La plupart des règlements que nous examinons concernent plus directement les secteurs aérien et ferroviaire que le transport maritime. Cependant, des règlements touchent également certaines de vos activités – par exemple, ceux qui traitent des exigences en matière d’accessibilité à l’égard des passagers qui passent par vos installations.

De plus, d’autres intervenants pourraient demander l’élaboration de nouvelles dispositions réglementaires portant sur le transport maritime. Et, bien entendu, des changements plus généraux touchant le réseau national des transports peuvent avoir des incidences sur les ports, même si elles sont indirectes.

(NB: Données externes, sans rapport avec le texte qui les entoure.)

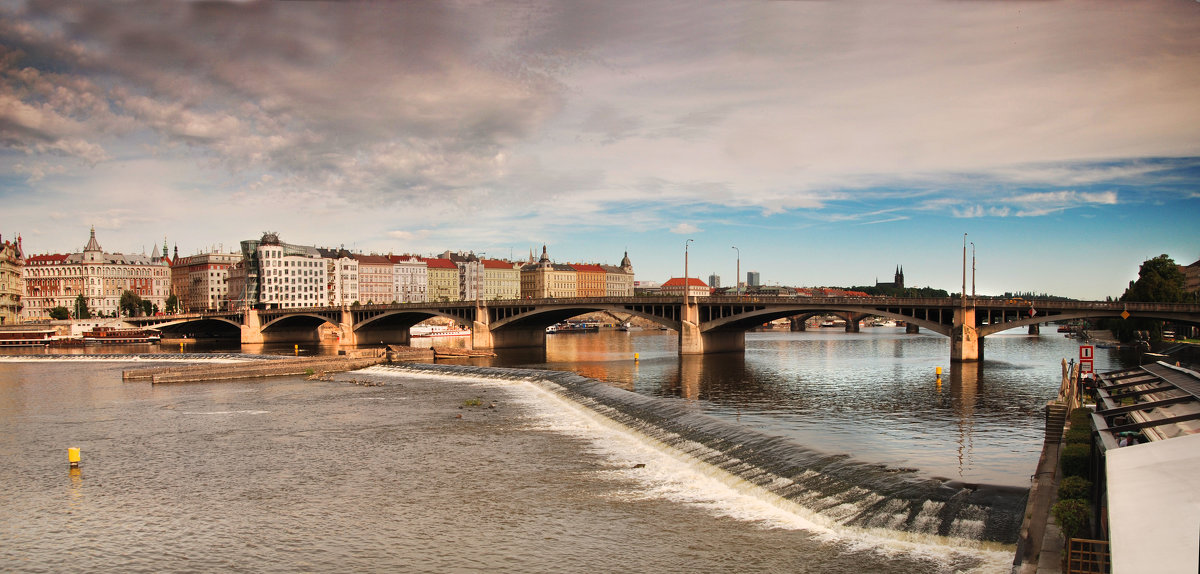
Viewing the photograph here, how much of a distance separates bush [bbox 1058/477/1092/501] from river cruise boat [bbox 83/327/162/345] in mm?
159995

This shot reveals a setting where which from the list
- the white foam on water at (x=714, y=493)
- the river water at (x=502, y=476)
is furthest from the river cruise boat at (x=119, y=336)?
the white foam on water at (x=714, y=493)

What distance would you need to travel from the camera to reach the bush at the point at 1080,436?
23406 millimetres

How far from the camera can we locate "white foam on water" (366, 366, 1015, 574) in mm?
19828

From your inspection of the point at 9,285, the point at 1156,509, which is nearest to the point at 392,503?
the point at 1156,509

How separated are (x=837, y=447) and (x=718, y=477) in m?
8.29

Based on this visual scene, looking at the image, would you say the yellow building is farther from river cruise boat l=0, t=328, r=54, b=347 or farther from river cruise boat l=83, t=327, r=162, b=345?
river cruise boat l=83, t=327, r=162, b=345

Je vous encourage donc à suivre notre initiative de modernisation et à communiquer vos commentaires sur toute option de réglementation.

Prestation de services de médiation

Je tiens aussi à vous encourager à avoir recours à nos services de règlement de différends.

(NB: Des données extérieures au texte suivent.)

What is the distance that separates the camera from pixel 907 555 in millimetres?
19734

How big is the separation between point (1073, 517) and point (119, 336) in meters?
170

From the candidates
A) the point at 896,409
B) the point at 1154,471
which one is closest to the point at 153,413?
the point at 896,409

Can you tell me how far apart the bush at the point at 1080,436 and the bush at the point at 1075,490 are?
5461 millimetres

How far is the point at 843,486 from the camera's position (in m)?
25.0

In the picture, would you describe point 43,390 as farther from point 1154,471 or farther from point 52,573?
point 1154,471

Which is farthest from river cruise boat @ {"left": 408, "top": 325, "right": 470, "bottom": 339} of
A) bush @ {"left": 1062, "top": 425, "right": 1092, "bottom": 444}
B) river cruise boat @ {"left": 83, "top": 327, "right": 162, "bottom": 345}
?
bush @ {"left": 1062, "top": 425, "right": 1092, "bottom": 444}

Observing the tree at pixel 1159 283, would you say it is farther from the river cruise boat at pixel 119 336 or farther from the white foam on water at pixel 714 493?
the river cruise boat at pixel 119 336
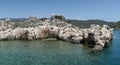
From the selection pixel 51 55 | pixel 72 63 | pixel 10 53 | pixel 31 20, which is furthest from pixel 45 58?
pixel 31 20

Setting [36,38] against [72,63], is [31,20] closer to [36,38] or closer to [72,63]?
[36,38]

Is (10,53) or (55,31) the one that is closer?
(10,53)

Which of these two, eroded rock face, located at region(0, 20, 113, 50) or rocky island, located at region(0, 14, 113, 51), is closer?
eroded rock face, located at region(0, 20, 113, 50)

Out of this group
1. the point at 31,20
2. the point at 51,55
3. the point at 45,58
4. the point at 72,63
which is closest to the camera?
the point at 72,63

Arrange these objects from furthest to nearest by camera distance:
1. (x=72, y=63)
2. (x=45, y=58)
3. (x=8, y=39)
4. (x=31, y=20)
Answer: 1. (x=31, y=20)
2. (x=8, y=39)
3. (x=45, y=58)
4. (x=72, y=63)

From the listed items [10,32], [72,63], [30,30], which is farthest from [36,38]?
[72,63]

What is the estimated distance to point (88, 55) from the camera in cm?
4828

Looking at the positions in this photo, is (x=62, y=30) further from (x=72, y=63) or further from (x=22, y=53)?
(x=72, y=63)

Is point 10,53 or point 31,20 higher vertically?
point 31,20

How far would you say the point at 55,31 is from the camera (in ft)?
267

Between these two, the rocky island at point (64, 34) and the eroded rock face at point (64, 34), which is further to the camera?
the rocky island at point (64, 34)

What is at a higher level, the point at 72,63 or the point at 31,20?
the point at 31,20

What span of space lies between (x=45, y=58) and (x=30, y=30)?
36647 mm

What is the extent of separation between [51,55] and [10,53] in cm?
1030
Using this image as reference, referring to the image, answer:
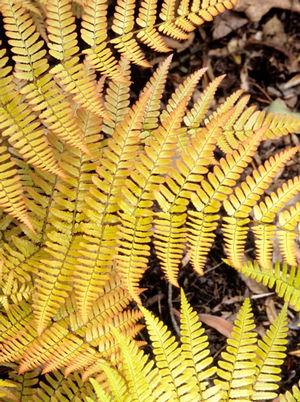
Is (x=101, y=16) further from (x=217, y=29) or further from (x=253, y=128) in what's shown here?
(x=217, y=29)

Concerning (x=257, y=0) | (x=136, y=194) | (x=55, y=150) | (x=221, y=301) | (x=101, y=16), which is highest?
(x=101, y=16)

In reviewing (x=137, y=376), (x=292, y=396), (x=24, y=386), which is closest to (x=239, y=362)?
(x=292, y=396)

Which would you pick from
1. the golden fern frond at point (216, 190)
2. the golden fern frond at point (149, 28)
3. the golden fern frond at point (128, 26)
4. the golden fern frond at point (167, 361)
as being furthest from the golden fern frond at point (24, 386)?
the golden fern frond at point (149, 28)

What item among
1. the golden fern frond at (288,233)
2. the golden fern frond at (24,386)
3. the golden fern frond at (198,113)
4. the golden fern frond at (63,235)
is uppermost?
the golden fern frond at (198,113)

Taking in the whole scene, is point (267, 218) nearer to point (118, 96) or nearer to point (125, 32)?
point (118, 96)

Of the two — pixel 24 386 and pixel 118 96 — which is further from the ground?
pixel 118 96

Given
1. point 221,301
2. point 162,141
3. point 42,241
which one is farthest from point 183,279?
point 162,141

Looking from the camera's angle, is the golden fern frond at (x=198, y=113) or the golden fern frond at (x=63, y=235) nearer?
the golden fern frond at (x=63, y=235)

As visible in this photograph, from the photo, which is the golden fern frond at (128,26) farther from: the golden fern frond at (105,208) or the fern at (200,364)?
the fern at (200,364)

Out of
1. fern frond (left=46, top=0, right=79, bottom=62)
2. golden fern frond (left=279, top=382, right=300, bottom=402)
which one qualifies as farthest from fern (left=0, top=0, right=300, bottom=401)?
golden fern frond (left=279, top=382, right=300, bottom=402)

L’Office dispose d’un éventail de mécanismes pour régler les différends touchant le réseau national des transports.

L’un de ces mécanismes est le processus décisionnel formel. Durant le processus décisionnel formel, les parties présentent des arguments et des preuves à une formation de membres de l’Office. Ces membres exercent comme des juges, prennent des décisions exécutoires sans appel, et possèdent tous les pouvoirs d’une cour supérieure.

Comme une cause en justice, le processus décisionnel formel peut prendre plusieurs mois, peut comporter des frais substantiels et peut avoir une incidence sur les relations. Il ne s’ensuit pas nécessairement que le processus décisionnel formel soit à éviter, mais il ne devrait pas être le premier recours envisagé en cas de différend entre des parties.

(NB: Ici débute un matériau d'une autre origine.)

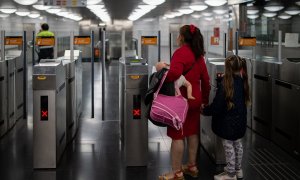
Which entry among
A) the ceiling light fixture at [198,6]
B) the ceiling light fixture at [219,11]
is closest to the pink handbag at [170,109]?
the ceiling light fixture at [198,6]

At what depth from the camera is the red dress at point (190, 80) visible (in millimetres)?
4254

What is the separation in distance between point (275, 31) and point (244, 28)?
31.3 inches

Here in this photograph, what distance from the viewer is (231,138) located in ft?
14.4

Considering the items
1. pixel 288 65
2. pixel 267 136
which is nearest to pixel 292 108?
pixel 288 65

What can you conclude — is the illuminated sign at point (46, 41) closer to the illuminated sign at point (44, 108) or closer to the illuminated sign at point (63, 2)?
the illuminated sign at point (44, 108)

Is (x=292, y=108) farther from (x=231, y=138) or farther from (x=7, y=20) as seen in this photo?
(x=7, y=20)

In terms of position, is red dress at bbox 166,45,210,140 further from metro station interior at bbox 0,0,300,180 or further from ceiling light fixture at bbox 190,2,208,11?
ceiling light fixture at bbox 190,2,208,11

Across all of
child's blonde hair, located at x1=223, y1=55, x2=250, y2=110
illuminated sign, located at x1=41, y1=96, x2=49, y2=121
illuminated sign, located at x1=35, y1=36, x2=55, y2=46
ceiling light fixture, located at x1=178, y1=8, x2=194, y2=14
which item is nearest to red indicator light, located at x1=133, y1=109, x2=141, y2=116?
illuminated sign, located at x1=41, y1=96, x2=49, y2=121

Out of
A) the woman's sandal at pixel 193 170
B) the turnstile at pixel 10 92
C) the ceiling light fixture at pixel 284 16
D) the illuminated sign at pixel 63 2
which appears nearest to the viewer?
the woman's sandal at pixel 193 170

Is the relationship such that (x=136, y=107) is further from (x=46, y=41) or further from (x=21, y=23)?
(x=21, y=23)

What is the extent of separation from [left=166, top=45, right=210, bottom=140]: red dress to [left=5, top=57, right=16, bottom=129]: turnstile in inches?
→ 132

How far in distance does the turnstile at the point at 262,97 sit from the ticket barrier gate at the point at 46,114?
3094mm

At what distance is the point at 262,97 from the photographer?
6.71 meters

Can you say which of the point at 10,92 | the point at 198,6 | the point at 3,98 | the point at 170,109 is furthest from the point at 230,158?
the point at 198,6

Des approches moins formelles et plus collaboratives peuvent aider à trancher les différends de façon plus rapide et créative. La médiation pourrait être l’un de nos mécanismes les plus puissants, mais elle est actuellement sous-utilisée.

La médiation peut servir, par exemple, à régler un problème mettant aux prises une administration portuaire et une compagnie de chemin de fer, avec le consentement des deux parties.

Les médiateurs spécialisés et impartiaux de l’Office appuient la recherche d’une solution qui satisfait les deux parties, qui répond à leurs besoins et qui réduit les frictions. Nos services de médiation sont gratuits, et toutes les discussions tenues au cours de la procédure de médiation sont strictement confidentielles – même si le différend n'est pas réglé et est soumis au processus décisionnel formel.

Mobilisation des intervenants

Les services de ce genre qu’offre l’Office ne sont pas connus de tous.

C’est pourquoi nous faisons des efforts pour augmenter notre visibilité. Nous voulons nous assurer que les intervenants, et le public, savent que l’Office existe et qu’il peut les aider.

Nos portes sont ouvertes et nous tenons à faire notre travail de façon impartiale, factuelle, innovatrice et engagée.

Conclusion                                

Comme Malcolm McLean qui attendait impatiemment que les marchandises transportées dans son camion soient transbordées à bord des navires, vous avez sans doute des observations à formuler sur les enjeux du réseau national des transports.

Si vous avez des suggestions susceptibles d'aider l’Office à assurer le bon fonctionnement du réseau, n’hésitez pas à m’en faire part.

J’espère que vous ferez connaître vos vues sur les moyens de moderniser notre réglementation. Je vous invite aussi à nous informer de toute question qui vous préoccupe.

Ensemble, nous pouvons favoriser la croissance du secteur maritime du Canada – même en période de turbulence – et contribuer à la prospérité et au bien‑être de la population canadienne. Comme à l’époque où un canot d’écorce de bouleau a évolué la première fois dans les eaux canadiennes, peut-être à un endroit non loin d’ici.

Je vous remercie de votre attention.